Geçen yıl ağustos ayında 2 bin 440 lira olan besi yeminin tonu 4 bin 465 liraya, 2 bin 630 lira olan süt yeminin tonu 5 bin 180 liraya, 3 bin 140 lira olan yumurta yemi ise 8 bin 460 liraya yükseldi. Diğer bir önemli girdi kalemi olan zirai ilaçtaki artış ise dudak uçuklatır cinsten. Geçen yıl litresi 125 lira olan Decis (Deltamethrin) bugün 320 lira, 140 lira olan Herbisit grubu ot kurutma ilacı 300 lira, 150 lira olan kaptan tarım ilacı 320 liraya yükseldi. Ayrıca tarım makine ve ekipmanlarındaki fahiş artışlar da girdi fiyatlarıyla yarışıyor. 40’lık hububat mibzeri 40 bin liradan 88 bin liraya, 5 üniteli 12 inç pulluk 15 bin liradan 25 bin liraya yükselmiş durumda. Yani girdi masrafları ekinden önce büyüyor. Bu fiyatlar ve AKP’nin bilimsel bir dayanağı olmayan tarım politikaları karşısında üretici nasıl ekecek, nasıl biçecek?”

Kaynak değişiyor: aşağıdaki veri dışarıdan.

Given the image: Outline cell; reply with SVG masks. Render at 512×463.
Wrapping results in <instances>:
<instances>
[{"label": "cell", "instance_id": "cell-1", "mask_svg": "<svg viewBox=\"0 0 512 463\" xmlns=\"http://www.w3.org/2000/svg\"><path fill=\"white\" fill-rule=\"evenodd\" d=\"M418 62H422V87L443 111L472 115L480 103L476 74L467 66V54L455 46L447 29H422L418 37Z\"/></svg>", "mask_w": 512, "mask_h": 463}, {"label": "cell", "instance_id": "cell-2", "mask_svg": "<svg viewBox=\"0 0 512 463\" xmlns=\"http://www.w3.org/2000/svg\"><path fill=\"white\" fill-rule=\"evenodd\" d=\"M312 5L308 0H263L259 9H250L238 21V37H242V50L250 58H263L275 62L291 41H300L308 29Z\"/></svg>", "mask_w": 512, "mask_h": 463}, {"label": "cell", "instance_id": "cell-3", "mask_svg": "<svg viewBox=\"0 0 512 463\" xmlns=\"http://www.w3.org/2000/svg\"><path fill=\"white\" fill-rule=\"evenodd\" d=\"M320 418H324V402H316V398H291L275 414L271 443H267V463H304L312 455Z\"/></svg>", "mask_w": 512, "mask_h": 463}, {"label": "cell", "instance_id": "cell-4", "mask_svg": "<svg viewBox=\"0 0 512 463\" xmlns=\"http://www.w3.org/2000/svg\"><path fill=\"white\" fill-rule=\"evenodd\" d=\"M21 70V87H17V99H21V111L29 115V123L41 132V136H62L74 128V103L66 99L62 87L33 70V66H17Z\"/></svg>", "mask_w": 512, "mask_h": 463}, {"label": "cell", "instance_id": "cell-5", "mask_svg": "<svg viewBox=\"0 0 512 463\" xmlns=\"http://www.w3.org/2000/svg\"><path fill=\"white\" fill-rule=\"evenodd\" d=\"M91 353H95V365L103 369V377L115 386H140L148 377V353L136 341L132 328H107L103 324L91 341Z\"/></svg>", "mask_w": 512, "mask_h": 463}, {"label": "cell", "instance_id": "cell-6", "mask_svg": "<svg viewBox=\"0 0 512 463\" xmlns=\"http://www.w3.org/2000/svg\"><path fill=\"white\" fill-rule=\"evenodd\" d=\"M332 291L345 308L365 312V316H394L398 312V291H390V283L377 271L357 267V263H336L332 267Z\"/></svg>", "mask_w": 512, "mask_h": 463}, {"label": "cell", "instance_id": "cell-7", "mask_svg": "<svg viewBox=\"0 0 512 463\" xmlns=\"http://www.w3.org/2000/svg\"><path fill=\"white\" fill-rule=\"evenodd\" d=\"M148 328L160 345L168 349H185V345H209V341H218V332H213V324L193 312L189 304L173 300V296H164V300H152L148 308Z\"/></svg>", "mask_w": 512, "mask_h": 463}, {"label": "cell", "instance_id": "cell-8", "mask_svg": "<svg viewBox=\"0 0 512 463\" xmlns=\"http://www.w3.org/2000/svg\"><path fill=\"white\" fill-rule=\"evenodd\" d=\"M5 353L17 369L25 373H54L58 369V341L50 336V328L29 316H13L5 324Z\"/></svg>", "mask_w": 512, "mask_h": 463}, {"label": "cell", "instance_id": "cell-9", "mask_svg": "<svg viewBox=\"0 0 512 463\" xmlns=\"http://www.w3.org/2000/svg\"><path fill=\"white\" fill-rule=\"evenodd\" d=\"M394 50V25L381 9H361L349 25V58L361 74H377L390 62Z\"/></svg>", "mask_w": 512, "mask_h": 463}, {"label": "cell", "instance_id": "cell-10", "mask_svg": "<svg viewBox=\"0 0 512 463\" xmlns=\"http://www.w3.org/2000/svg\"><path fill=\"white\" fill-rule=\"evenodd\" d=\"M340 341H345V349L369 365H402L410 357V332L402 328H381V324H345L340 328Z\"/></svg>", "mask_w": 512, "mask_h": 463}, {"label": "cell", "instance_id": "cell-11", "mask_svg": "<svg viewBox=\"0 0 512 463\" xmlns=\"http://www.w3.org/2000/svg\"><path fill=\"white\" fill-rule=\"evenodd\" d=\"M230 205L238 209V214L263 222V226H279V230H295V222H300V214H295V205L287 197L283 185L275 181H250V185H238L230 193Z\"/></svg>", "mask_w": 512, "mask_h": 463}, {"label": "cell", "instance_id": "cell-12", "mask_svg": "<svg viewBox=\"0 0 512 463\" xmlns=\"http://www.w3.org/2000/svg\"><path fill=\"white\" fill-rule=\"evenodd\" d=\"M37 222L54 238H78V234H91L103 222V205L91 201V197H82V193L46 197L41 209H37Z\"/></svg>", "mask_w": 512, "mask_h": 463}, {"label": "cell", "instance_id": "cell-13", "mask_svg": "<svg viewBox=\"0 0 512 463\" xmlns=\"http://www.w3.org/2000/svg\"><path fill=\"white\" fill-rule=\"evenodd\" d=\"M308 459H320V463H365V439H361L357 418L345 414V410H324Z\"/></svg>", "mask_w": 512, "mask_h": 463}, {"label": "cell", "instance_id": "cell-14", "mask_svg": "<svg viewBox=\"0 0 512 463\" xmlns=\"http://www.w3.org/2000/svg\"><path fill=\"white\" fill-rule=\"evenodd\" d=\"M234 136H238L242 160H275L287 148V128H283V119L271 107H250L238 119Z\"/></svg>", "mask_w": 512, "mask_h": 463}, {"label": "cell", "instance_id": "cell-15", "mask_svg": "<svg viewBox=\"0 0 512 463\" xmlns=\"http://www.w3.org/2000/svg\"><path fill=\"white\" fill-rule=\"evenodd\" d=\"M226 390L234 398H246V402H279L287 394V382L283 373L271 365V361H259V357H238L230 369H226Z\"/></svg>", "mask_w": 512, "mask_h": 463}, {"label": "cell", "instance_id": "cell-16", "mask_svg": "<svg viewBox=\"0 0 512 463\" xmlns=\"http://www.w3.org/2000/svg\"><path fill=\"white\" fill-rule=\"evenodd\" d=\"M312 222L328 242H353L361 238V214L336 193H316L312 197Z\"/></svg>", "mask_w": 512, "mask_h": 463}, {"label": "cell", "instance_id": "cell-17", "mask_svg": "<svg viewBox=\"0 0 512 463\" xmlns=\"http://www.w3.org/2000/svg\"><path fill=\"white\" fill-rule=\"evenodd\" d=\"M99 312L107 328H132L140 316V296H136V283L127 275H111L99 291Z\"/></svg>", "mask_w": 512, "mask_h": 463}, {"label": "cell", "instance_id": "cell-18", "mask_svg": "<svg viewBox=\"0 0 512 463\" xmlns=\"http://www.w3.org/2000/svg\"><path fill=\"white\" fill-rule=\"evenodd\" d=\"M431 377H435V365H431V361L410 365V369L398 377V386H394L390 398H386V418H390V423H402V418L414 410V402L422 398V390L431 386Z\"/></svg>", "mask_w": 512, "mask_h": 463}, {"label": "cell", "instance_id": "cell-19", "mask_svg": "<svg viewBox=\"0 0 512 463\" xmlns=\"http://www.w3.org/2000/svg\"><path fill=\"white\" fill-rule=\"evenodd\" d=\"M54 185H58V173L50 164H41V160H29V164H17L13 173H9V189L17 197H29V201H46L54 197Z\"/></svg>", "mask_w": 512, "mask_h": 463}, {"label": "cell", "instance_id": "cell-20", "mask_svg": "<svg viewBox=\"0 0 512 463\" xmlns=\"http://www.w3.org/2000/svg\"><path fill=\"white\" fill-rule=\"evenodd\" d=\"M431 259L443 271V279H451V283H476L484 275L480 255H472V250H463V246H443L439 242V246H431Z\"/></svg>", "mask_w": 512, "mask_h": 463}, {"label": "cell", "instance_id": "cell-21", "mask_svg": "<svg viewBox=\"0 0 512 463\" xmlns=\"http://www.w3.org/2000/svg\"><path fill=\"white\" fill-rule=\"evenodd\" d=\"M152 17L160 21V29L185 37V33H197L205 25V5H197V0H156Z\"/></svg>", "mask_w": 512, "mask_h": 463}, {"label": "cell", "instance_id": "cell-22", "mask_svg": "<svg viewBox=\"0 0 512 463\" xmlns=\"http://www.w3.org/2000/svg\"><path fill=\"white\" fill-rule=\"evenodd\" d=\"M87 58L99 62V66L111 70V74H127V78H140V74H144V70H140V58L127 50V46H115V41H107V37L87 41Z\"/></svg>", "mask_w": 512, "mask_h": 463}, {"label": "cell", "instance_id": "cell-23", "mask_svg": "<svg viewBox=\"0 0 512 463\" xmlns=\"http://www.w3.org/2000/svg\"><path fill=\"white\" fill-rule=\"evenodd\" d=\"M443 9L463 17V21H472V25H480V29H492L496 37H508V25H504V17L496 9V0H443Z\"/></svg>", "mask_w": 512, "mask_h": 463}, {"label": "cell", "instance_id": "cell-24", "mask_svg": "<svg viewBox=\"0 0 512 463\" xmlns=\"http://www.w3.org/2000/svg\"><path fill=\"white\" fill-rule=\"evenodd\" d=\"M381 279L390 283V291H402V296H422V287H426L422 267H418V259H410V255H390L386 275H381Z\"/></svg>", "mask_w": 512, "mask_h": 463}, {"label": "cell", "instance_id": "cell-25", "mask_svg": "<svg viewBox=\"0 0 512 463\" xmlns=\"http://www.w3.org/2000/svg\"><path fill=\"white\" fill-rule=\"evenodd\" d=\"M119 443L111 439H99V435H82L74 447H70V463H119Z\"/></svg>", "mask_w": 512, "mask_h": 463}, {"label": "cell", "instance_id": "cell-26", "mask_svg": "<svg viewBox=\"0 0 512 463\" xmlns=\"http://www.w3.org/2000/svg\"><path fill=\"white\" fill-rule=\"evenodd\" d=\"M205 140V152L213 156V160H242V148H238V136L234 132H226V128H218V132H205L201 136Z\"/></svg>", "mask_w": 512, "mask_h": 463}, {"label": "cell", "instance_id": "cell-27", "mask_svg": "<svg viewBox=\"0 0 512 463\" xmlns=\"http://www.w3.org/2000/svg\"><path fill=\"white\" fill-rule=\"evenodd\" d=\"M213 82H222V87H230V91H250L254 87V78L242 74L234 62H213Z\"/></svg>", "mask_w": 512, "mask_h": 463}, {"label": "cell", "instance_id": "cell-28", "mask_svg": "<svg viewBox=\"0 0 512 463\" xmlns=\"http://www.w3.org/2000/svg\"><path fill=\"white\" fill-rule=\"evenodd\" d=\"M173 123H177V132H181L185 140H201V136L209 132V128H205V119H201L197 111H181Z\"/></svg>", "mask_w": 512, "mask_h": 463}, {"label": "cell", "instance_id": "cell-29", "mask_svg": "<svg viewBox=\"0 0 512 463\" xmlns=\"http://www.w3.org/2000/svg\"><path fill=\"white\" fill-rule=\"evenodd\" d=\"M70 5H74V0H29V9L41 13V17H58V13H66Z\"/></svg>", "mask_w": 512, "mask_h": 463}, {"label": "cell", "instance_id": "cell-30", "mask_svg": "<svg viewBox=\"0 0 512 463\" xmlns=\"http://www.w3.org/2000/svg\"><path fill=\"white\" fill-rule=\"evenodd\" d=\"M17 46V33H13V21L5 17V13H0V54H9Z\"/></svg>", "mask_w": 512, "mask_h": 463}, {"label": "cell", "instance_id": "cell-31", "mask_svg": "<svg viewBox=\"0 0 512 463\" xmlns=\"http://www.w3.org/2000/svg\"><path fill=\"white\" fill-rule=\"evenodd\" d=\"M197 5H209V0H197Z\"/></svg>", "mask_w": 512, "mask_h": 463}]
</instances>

 Üreticinin fahiş girdi fiyatları karşısında dayanacak gücü kalmadığını ifade eden Tutdere, değerlendirmesini şöyle sürdürdü:

“ÜRETİCİ HACİZLİ, ÇİFTÇİ BORÇ BATAĞINDA, ÜRETİM DURMAK ÜZERE”

“2007’den bu yana, çiftçimize verilmeyen tarımsal desteklerin toplamı 272 milyar lira. Kendi çiftçisine borç takan bir iktidar ile karşı karşıyayız. Bankalar Birliği’nden alınan son verilere göre çiftçilerin bankalara olan borcu 224 milyar lirayı aşmış durumda. Bakanlık tarafından açıklanan verilere göre 1 milyon 366 bin tarım arazisinin ödenemeyen borç nedeniyle bankalar tarafından rehin alınmış duruda. 28 milyon hektarlık tarım arazi alanı 23 milyon hektara geriledi. 20 yılda 5 milyon hektarlık tarım arazimiz yok oldu. Tarlada yangın var ve bu yangın giderek büyüyor. AKP iktidarının kötü yönetimi üreticimizi büyük bir çıkmaza sürükledi. Üretim her geçen gün azalırken dışa bağımlılık artıyor. Üreticinin fahiş girdi fiyatları karşısında artık dayanacak gücü kalmadı.”